Von Restorff Effect
Items that stand out from their surroundings are more likely to be noticed and remembered. The science behind visual emphasis and feature highlighting.
What is it?
The Von Restorff Effect (also called the Isolation Effect) predicts that when multiple similar objects are present, the one that differs from the rest is most likely to be remembered. Discovered by Hedwig von Restorff in 1933, it explains why something unique in a list of similar items stands out — and why we remember it better.
Why it matters
In interface design, the Von Restorff Effect is the science behind visual emphasis. It explains why a 'Most Popular' badge works on pricing pages, why a highlighted CTA button converts better than a plain one, and why the most important feature in a list should be visually differentiated. Used well, it directs attention and improves conversions. Used poorly, it creates visual noise.
Best Practices
- Use a single "Most Popular" or "Recommended" badge on pricing tiers — it will always be remembered and considered.
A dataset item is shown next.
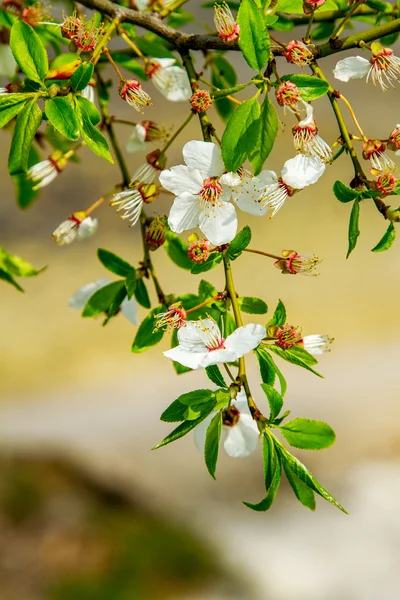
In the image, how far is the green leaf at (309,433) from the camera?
0.50m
- Limit the number of visually distinct elements on any screen. If everything is highlighted, nothing is highlighted.
- Use color to differentiate a primary action button from secondary ones — it will attract disproportionate attention.
- On feature comparison tables, use a highlight column for the recommended tier.
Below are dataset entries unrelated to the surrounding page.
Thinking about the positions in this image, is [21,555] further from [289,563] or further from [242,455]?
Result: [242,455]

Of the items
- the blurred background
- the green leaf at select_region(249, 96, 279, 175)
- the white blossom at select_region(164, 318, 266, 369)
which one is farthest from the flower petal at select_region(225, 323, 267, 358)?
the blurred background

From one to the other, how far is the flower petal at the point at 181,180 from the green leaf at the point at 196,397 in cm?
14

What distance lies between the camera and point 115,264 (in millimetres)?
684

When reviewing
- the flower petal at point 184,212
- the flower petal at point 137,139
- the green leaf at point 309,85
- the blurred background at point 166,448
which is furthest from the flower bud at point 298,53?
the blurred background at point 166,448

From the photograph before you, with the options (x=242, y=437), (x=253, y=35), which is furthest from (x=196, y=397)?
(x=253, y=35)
- New or important items in a feed can use a subtle visual distinction (color dot, badge) to attract attention.
- Sale badges and "New" labels exploit this effect in product listings — use them sparingly to maintain their effectiveness.
- Don't use Von Restorff for dark patterns — making a "continue subscription" button distinctive and a "cancel" button hidden is manipulative.
- In data visualization, highlight the most important data point differently from the rest.
Common Mistakes
- Multiple competing highlighted elements — "Best Value," "Most Popular," AND "New Feature" on the same screen cancel each other out.
- Using the effect for dark patterns: making the desired commercial action visually dominant and the user-preferred action (cancel, decline) nearly invisible.
- "Recommended" badges on too many items — if half the list is recommended, the signal means nothing.
- High visual contrast applied uniformly — nothing is isolated if everything is bold.
Checklist
Research & Theory
Von Restorff (1933)
Hedwig von Restorff demonstrated that isolated items in a list were recalled significantly better than non-isolated items — even when the isolated items were otherwise identical in type.
Why it's relevant
Visual isolation creates preferential memory encoding. In UX, this is the principle behind every "Most Popular" badge and highlighted pricing tier.
Salience and Attention (Itti & Koch, 2001)
Visual salience models show that the brain is drawn to stimuli that differ from their surroundings in color, size, orientation, or motion.
Why it's relevant
Von Restorff's effect operates through the brain's automatic salience detection — designing for isolation is designing for pre-attentive attention.
Real-World Examples
Linear
On the pricing page, the "Pro" plan is visually distinct with an accent border and a "Most Popular" label. It receives disproportionate attention even from users who were planning to choose a different tier.
Stripe
The "Scale" tier on Stripe's pricing page is highlighted. In data tables, the currently applicable row is color-highlighted.
Duolingo
The "Super Duolingo" upgrade is always visually differentiated from the free tier with color and a crown icon — applied consistently across every prompt.